‘Sends a message’: Deval Patrick 2020 run signals Obama doubts about Biden

Former President Obama hasn’t tipped his hand about a favorite in the 2020 Democratic fight. But Deval Patrick’s entry into the primary race makes life more difficult for Joe Biden, who frequently tries to portray himself as the second coming of his friend “Barack.”

Patrick, the Massachusetts governor from 2007 to 2015, is personally close with Obama. The Harvard Law School graduates, who were introduced by a mutual acquaintance in the 1990s when Obama was running for state Senate in Illinois. Patrick, 63, was elected only the nation’s second black state chief executive two years before Obama made history as America’s first African American president. And they share a brand of practical, progressive politics, liberal in their outlook but conditioned to working within the political system.

The relationship between Obama, 58, and Biden, 76, was almost entirely political at the outset in 2008, when Biden was chosen as Obama’s running mate because he was an elder statesman with extensive Washington and foreign policy experience who could also appeal to white, working-class voters. Although genuine personal warmth between them developed, Obama leaned on Biden to stay out of the 2016 campaign, when Hillary Clinton was the front-runner.

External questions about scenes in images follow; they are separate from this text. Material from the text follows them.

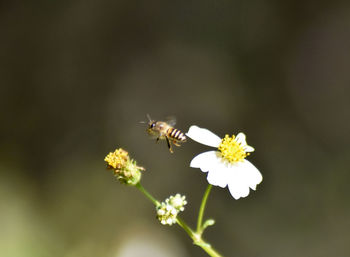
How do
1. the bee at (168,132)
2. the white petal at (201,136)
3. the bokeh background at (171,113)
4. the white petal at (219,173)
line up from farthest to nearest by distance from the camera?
the bokeh background at (171,113) < the bee at (168,132) < the white petal at (201,136) < the white petal at (219,173)

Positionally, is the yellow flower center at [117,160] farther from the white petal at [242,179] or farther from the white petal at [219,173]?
the white petal at [242,179]

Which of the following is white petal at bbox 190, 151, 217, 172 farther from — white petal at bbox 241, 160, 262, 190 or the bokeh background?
the bokeh background

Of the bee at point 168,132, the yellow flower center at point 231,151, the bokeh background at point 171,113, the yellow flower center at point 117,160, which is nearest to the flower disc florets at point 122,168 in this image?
the yellow flower center at point 117,160

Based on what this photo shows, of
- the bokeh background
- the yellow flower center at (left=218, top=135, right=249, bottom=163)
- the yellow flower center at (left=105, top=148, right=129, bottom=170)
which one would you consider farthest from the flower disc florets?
the bokeh background

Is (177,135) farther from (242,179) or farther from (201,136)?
(242,179)
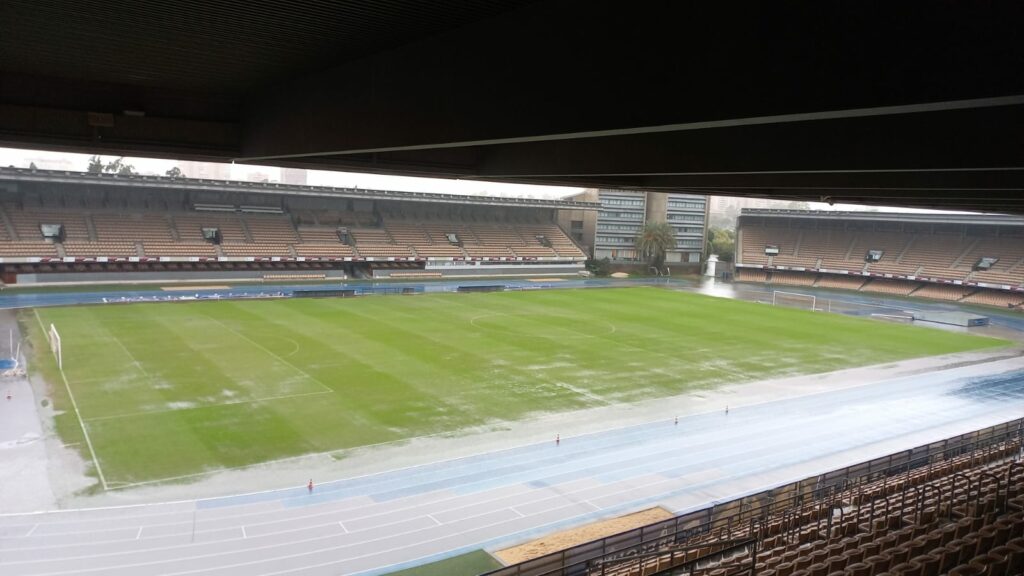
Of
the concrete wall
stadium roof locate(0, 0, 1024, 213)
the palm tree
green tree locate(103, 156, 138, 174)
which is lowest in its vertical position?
the concrete wall

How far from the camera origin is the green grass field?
60.4 ft

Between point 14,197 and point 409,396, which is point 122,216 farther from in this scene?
point 409,396

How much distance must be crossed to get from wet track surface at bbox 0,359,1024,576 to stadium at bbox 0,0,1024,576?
91mm

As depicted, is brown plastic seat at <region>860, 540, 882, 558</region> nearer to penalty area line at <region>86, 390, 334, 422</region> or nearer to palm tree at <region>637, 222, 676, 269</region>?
penalty area line at <region>86, 390, 334, 422</region>

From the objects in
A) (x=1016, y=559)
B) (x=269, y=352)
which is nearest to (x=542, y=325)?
(x=269, y=352)

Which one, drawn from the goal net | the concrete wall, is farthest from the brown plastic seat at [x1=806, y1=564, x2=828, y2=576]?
the concrete wall

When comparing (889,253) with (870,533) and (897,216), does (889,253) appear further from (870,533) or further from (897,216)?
(870,533)

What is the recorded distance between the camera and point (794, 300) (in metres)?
52.5

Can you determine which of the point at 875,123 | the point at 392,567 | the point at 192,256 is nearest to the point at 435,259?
the point at 192,256

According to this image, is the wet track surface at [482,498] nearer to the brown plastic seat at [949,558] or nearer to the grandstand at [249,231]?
the brown plastic seat at [949,558]

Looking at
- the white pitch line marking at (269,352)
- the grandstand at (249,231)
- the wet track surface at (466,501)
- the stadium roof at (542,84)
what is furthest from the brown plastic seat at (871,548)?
the grandstand at (249,231)

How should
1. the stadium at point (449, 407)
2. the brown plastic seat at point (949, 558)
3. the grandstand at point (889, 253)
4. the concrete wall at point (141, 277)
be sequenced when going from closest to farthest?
1. the brown plastic seat at point (949, 558)
2. the stadium at point (449, 407)
3. the concrete wall at point (141, 277)
4. the grandstand at point (889, 253)

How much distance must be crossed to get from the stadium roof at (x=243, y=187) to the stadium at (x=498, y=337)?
0.41 meters

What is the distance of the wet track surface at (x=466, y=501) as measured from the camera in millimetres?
12188
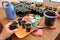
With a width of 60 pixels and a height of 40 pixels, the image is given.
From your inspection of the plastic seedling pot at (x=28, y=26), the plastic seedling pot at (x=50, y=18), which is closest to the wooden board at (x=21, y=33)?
the plastic seedling pot at (x=28, y=26)

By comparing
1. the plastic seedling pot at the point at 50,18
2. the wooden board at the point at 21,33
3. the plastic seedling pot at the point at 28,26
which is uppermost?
the plastic seedling pot at the point at 50,18

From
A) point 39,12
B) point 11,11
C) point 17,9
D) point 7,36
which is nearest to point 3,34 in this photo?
point 7,36

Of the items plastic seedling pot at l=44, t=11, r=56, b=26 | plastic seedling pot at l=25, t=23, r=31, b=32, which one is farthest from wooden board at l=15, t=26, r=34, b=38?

Patrick, a Bain Capital managing director until earlier this week, had told top party officials he was worried about the state of the race, questioning Biden’s ability to excite Democrats and bridge the divide between centrists and liberals. He spoke to Obama as recently as Wednesday and said that the former president conveyed the “same concerns” that Democrats needed to reach for “not just the best of our party, and not just the best of our supporters, but the best of America.”

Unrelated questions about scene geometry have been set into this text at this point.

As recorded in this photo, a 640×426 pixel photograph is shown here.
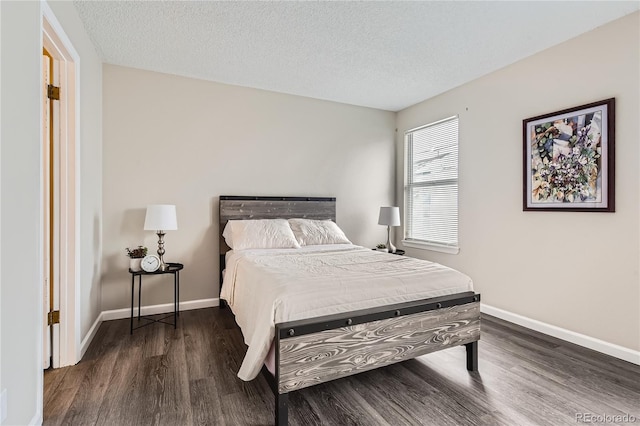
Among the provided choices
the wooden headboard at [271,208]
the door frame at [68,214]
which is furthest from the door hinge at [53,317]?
the wooden headboard at [271,208]

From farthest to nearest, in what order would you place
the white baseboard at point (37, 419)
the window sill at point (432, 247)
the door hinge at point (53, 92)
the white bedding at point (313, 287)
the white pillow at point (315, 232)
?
the window sill at point (432, 247) → the white pillow at point (315, 232) → the door hinge at point (53, 92) → the white bedding at point (313, 287) → the white baseboard at point (37, 419)

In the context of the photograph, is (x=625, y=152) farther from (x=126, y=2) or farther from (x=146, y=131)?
(x=146, y=131)

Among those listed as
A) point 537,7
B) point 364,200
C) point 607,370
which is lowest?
point 607,370

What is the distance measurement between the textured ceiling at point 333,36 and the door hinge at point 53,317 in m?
2.24

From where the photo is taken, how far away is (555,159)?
9.59 ft

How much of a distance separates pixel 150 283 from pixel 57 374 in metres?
1.34

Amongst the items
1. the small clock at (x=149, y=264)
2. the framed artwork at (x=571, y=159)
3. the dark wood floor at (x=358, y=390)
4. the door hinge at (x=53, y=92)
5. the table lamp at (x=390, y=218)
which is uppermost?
the door hinge at (x=53, y=92)

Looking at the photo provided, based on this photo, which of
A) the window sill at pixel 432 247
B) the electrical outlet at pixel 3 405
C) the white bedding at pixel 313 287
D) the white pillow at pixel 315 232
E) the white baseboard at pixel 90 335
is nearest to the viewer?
the electrical outlet at pixel 3 405

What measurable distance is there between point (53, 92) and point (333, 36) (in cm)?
215

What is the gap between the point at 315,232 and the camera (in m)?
3.79

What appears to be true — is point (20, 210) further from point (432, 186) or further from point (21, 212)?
point (432, 186)

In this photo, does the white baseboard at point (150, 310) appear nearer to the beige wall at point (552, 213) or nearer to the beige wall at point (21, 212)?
the beige wall at point (21, 212)

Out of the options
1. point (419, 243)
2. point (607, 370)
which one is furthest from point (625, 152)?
point (419, 243)

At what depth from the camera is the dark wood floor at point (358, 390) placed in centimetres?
179
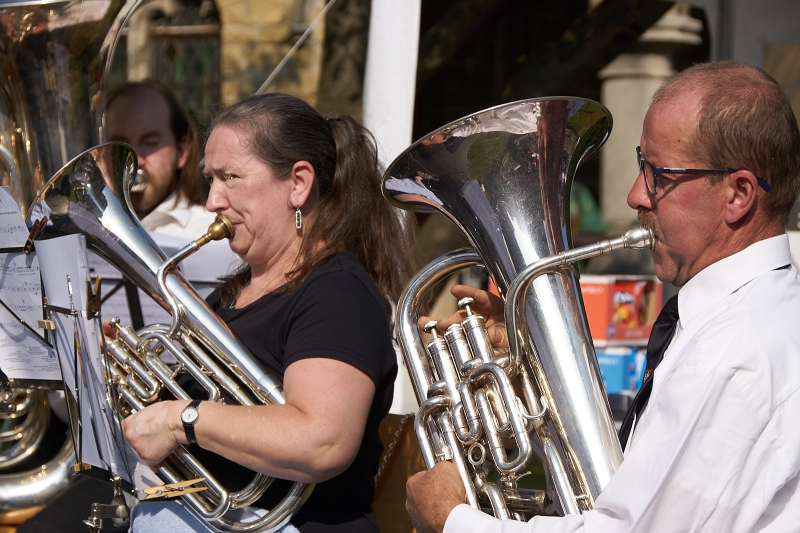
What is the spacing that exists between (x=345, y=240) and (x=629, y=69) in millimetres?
5149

“Right now, we have a really talented, really gifted, and a very hardworking and hard-sacrificing field of Democratic candidates, many of them my personal friends,” Patrick told CBS. “But we seem to be migrating to, on the one camp, sort of nostalgia: ‘Let’s just get rid, if you will, of the incumbent president and we can go back to doing what we used to do.’ Or: ‘It’s our way, our big idea, or no way.’ And neither of those, it seems to me, seizes the moment to pull the nation together and bring some humility, that frankly we have a lot of ideas but no one candidate, no one party, has the corner on all the best ideas.”

Responding via Twitter to conservative commentator Hugh Hewitt, former top Obama strategist David Axelrod said Thursday: “@DevalPatrick is a friend and past client when I was in the campaign world. I admire him and agree when your assessment that he is formidable.”

Patrick, a top Justice Department official in President Bill Clinton’s administration, was explicitly critical of Biden when he filed his bid in New Hampshire. “I think that the instinct that the campaign seems to have to project in effect, if we just get rid, if you will, of the incumbent, we can go back to doing what we used to do, misses the moment,” he said.

Tom Cochran, a partner at public affairs firm 720 Strategies and former Obama White House director of New Media Technologies, said he thought Democrats “were heading in the right direction of fewer candidates and a more manageable debate lineup” until Patrick declared his candidacy.

He said Obama alumni were “sprinkled throughout” the existing 2020 Democratic primary campaigns, but the late entrance reflected concerns about Biden. “I wouldn’t say an intentional jab, but it certainly sends a message rooted in lack of party confidence,” he said.

David Karol, a University of Maryland political science professor, said: “There are some people behind the scenes in the Democratic elite, maybe people who have been close to President Obama, who lack confidence in Joe Biden.”